Here is a sampling of research topics the NIH has designated for its new initiative called the Challenge Grants in Health and Science Research:
● The role of health behaviors in cancer prevention (behavioral change studies are encouraged, including diet, physical activity and adherence to cancer screening)
● Role of nutrition in cancer (“application of multiscale modeling to linking effects of nutrition from the molecular to cellular to organism to population studies”)
● New genomic technologies (“physician utilization and/or patient acceptability”)
● Unified informed consent for biobanking and subsequent analysis of human biospecimens (informed consent “remains a challenge that impedes efforts related to biobanking” and the later use of genetic material for research)
● Health disparities and participation in research (identify barriers to minority participation in biomedical and clinical research)
● Development of an electronic health information infrastructure and the sharing of health information
● Translating genetics (“genetics and genomics have great promise for the development of personalized medicine…examples of studies include those related to board sharing and use of new genetic information and technologies”)
● Fingerprints (genetic markers) for the early detection and treatment of cancer
● Projects to “support a large scale bioinformatics effort to identify biomarkers…”
● Biomarker discovery and validation among racial and ethnic minority populations
● Policy for Challenge Grants (“incorporation of analysis of race/ethnicity differences into Challenge Grants”)
● Oversampling minority populations in clinical research (“financial incentives/supplements to NCI-supported clinical trials where oversampling for minority populations is feasible”)
● “Designing clinical research studies based on unique health characteristics of a minority community cohort with regard to co-morbidities” (including the development of clinical guidelines, upgrading surveillance and tracking systems in these communities)
● Health informatics (integrated electronic medical records) to increase cancer prevention compliance among primary care physicians
● Cancer Intervention and Surveillance Modeling Network (consortium focused on use of modeling to determine best strategies for prevention, screening and treatment strategies among the population)
● Enhancing electronic tools to assess patient-reported symptoms, functioning or health-related quality of life and/or health behaviors such as physical activity
● Implementing FDA regulation of tobacco products
● Quantum biology in cancer (an “emerging interdisciplinary field… biological interactions are modeled using mathematical computation and physical measurements in light of quantum mechanics effects”)

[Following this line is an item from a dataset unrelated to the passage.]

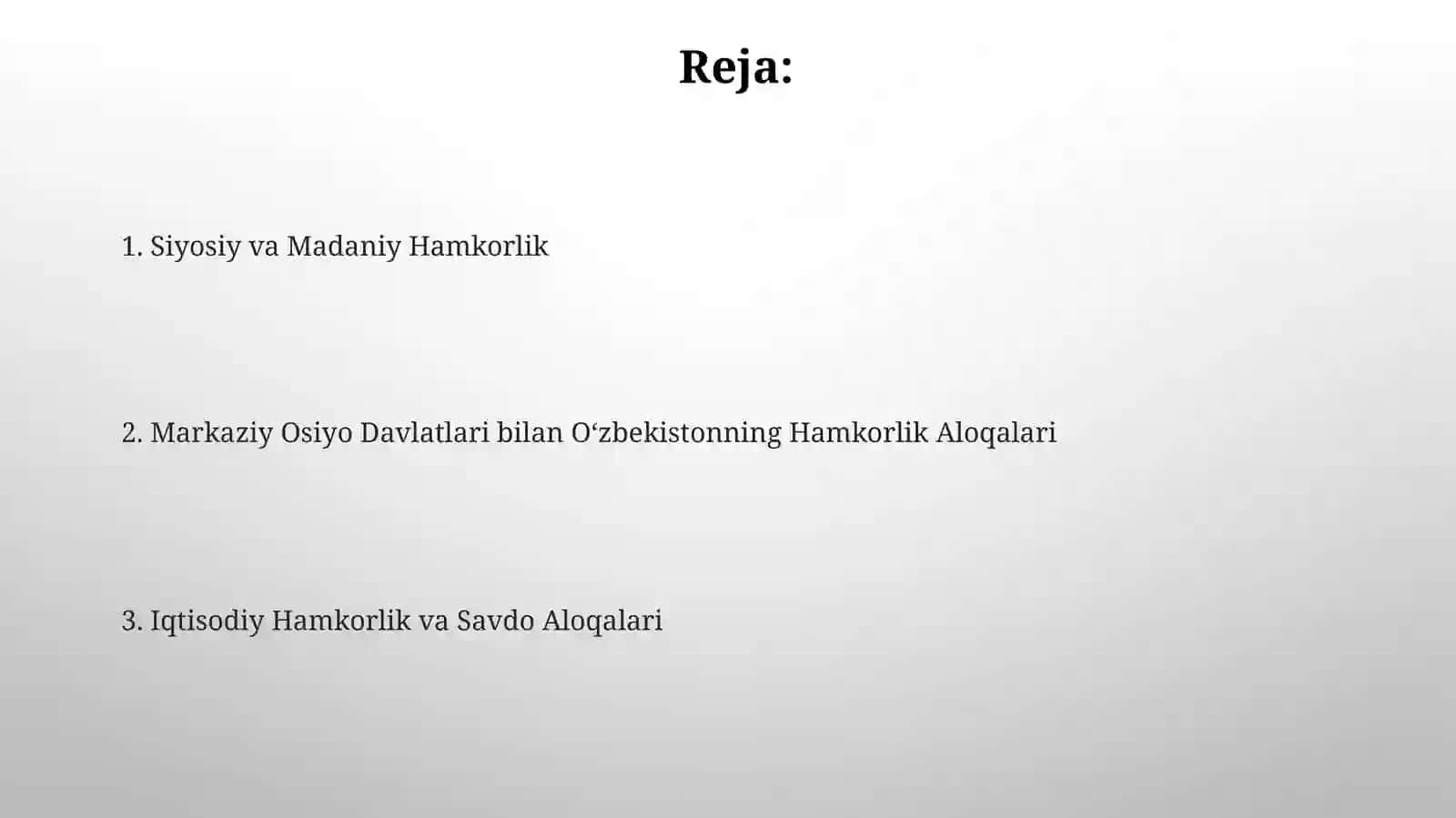 Reja:

1. Siyosiy va Madaniy Hamkorlik

2. Markaziy Osiyo Davlatlari bilan O‘zbekistonning Hamkorlik Aloqalari

3. Iqtisodiy Hamkorlik va Savdo Aloqalari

● “Augmenting Genome-Wide Association Studies” (high priority)
● “Role of gene-environment interactions in cancer health disparities research” (“Minority and underserved communities usually depict higher incidence and mortality rates for a number of different cancers”)
● Genomic analysis and development of a bioinformatic pipeline for rapid genomic analysis
● Molecular and population epidemiology and health disparities (“including the novel identification and validation of functional or ancestral biomarkers for risk susceptibility”)
● Genome-wide association studies in cancer prevention (“as well as the influence of environmental factors”)
● “Enhance genomic studies with social determinants of disparities”
● “Genomics research targeting minority populations”
● Genetic and environmental associations in cancer incidence
● Health disparities cancer research (“The role of biological factors in cancer health disparities is now a reality with studies that show that genetic risks to cancer varies by racial/ethnic groups.”)
Science or something else? Do enough Americans understand science and remember recent history to see?